- Task details -
Copy out each line of the listing that has the word "common" in it.

- Records for processing -

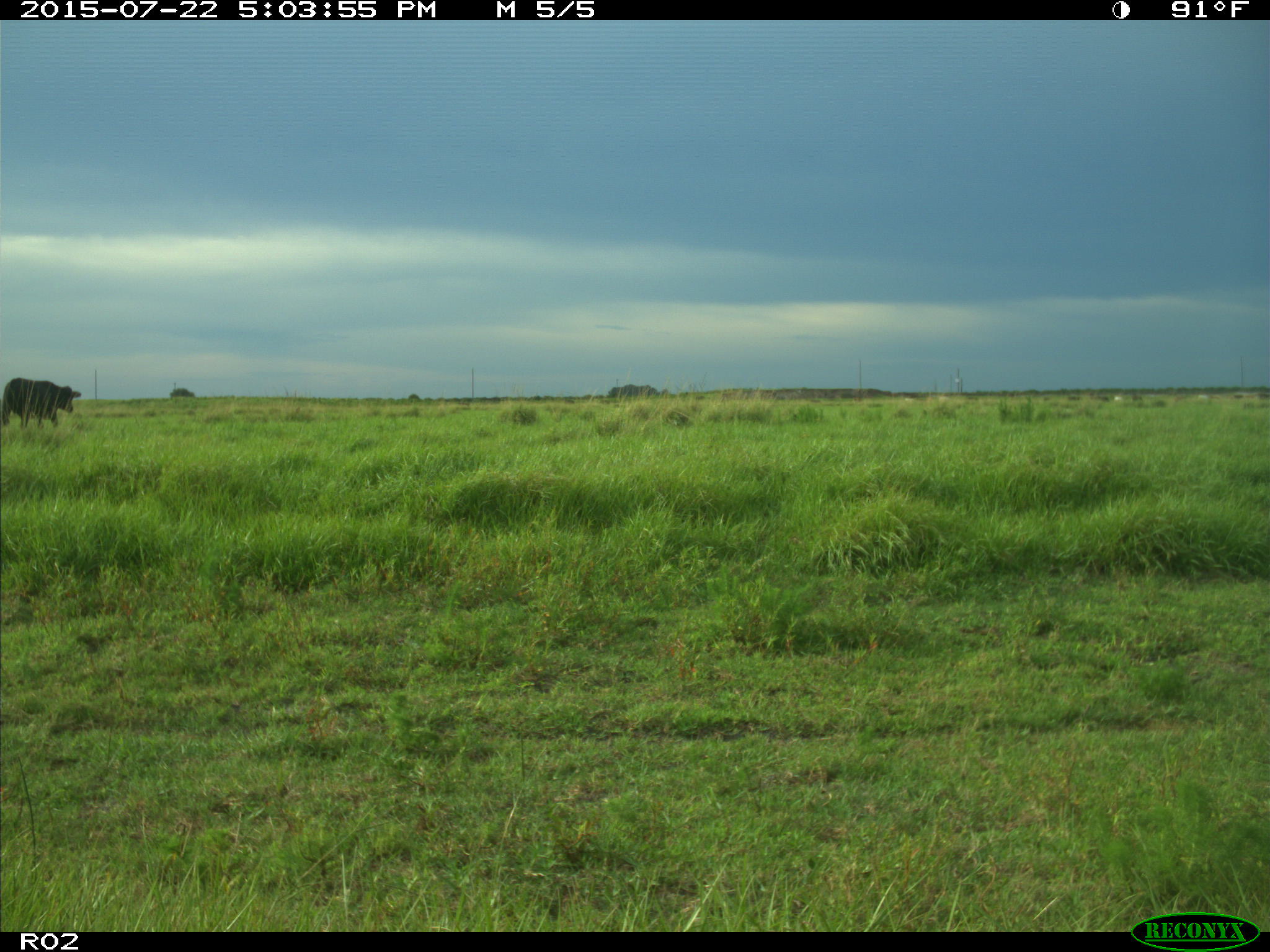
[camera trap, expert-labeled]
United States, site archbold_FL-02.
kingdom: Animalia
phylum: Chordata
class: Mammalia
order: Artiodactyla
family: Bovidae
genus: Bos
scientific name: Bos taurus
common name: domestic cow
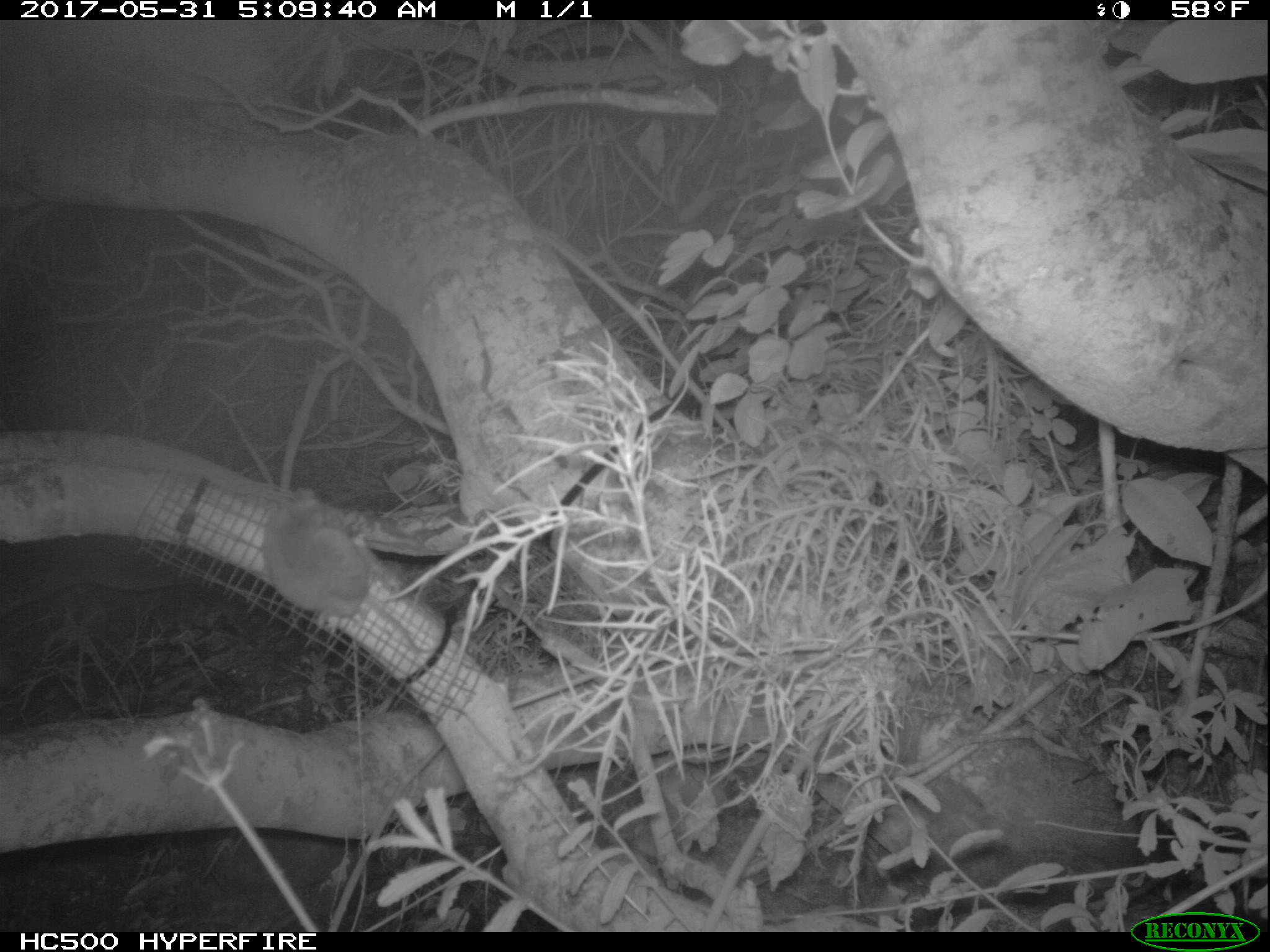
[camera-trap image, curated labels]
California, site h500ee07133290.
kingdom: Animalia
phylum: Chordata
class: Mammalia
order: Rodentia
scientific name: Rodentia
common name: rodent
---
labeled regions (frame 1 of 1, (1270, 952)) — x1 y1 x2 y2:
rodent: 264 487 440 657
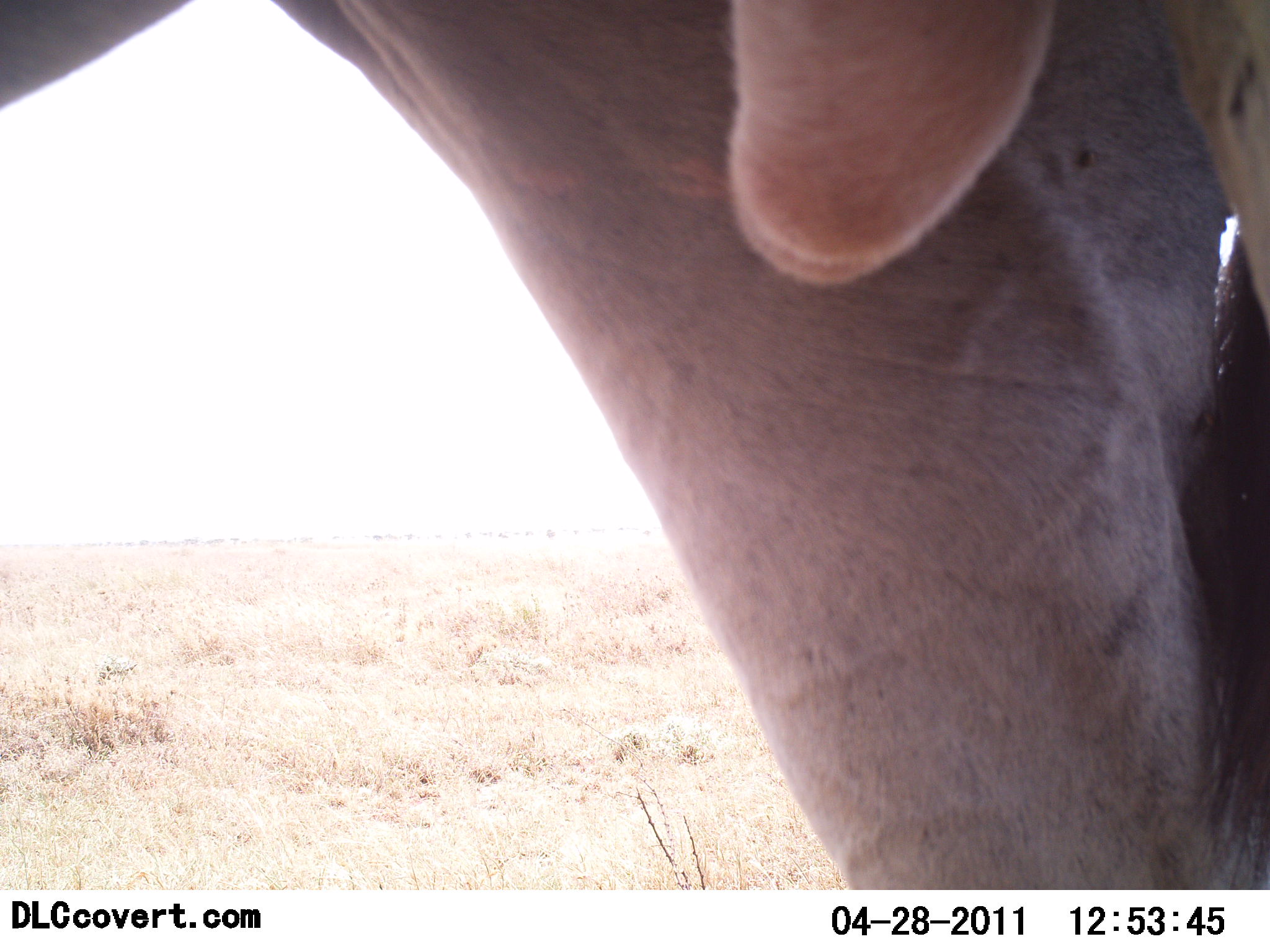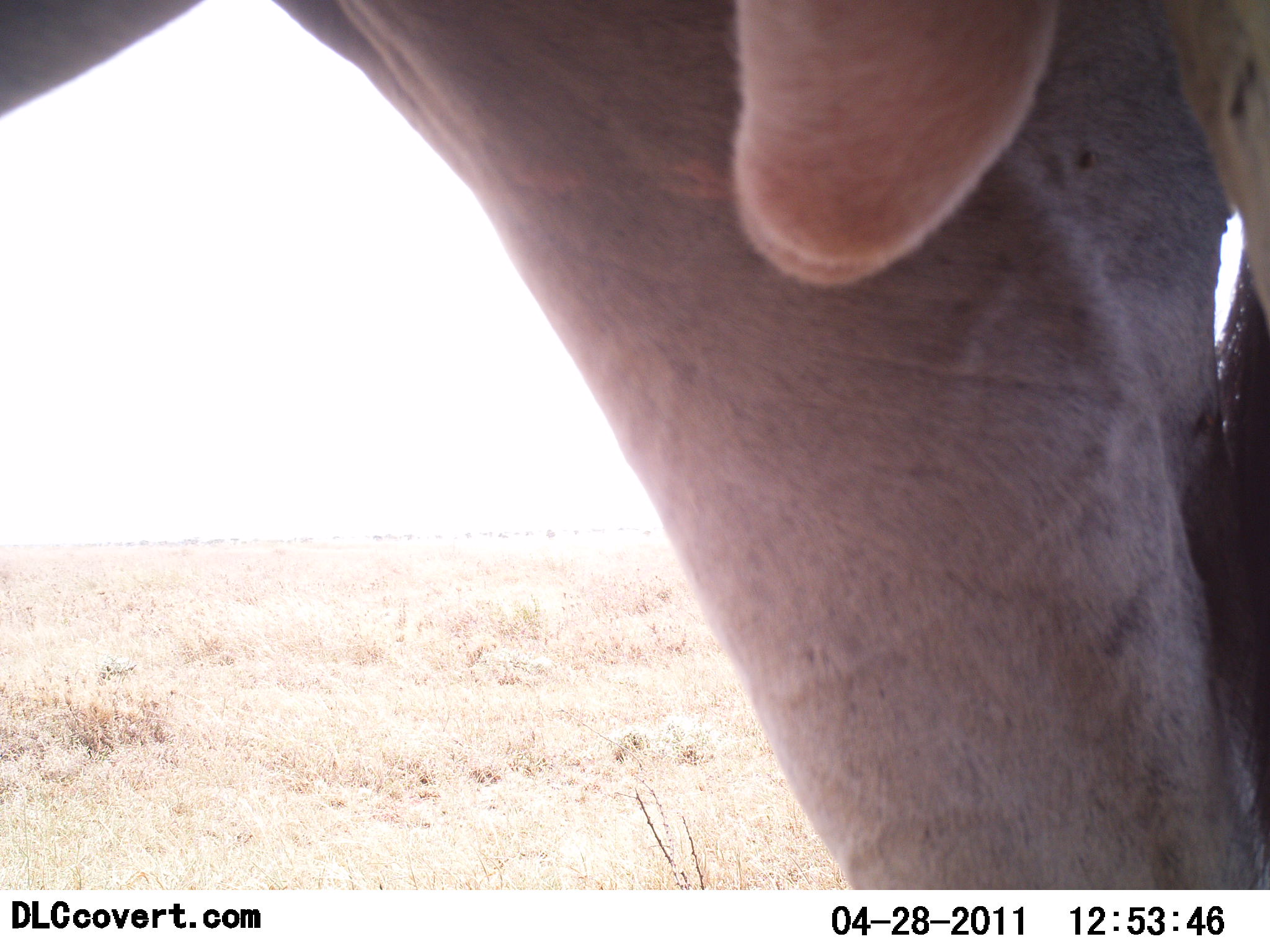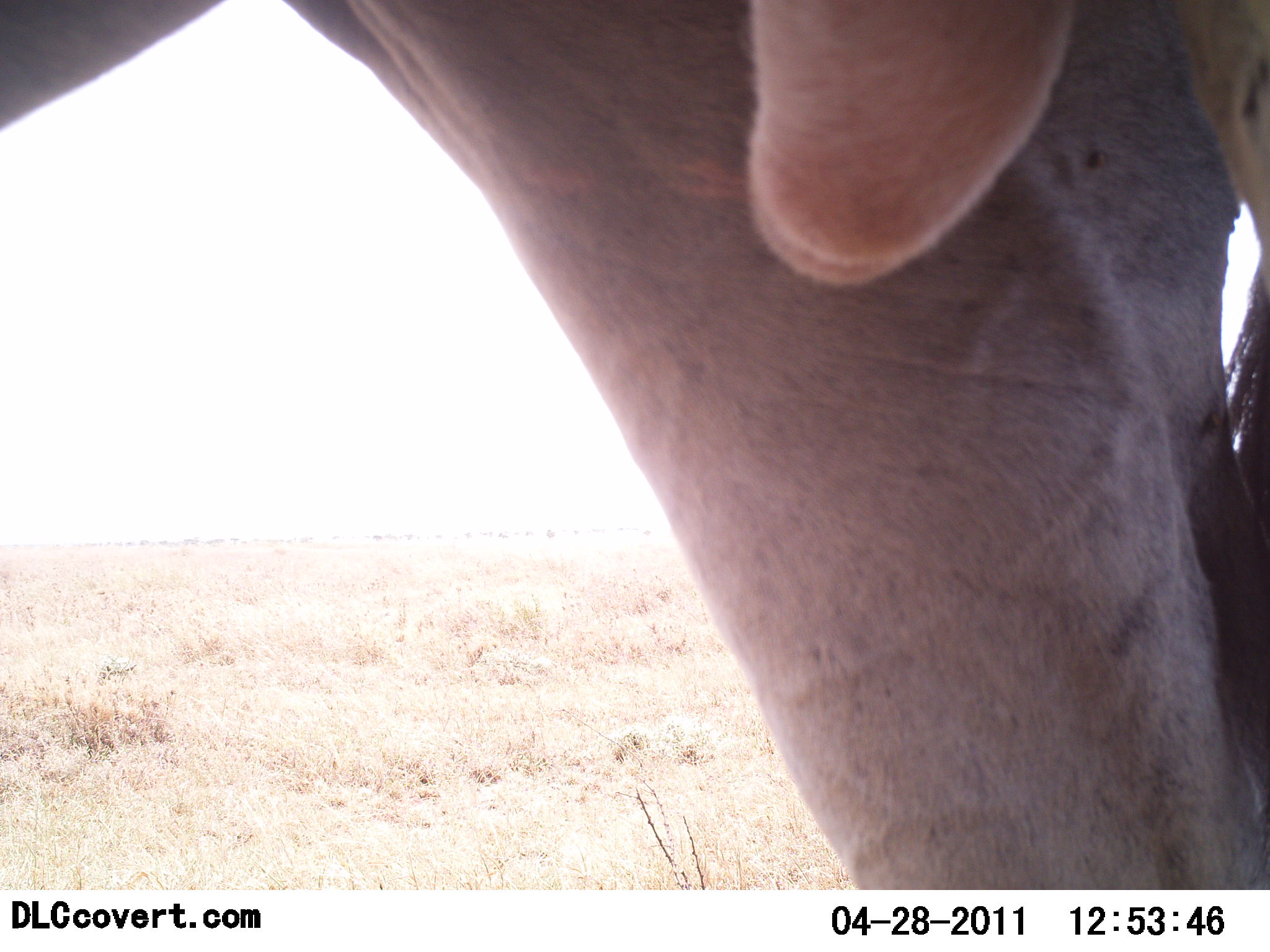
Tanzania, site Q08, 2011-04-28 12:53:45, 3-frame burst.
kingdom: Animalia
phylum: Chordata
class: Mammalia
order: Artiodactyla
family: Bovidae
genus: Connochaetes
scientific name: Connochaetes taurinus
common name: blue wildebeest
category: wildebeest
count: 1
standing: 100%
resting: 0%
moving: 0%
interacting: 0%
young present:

- Output -
common name: domestic cow
common name: rodent
common name: blue wildebeest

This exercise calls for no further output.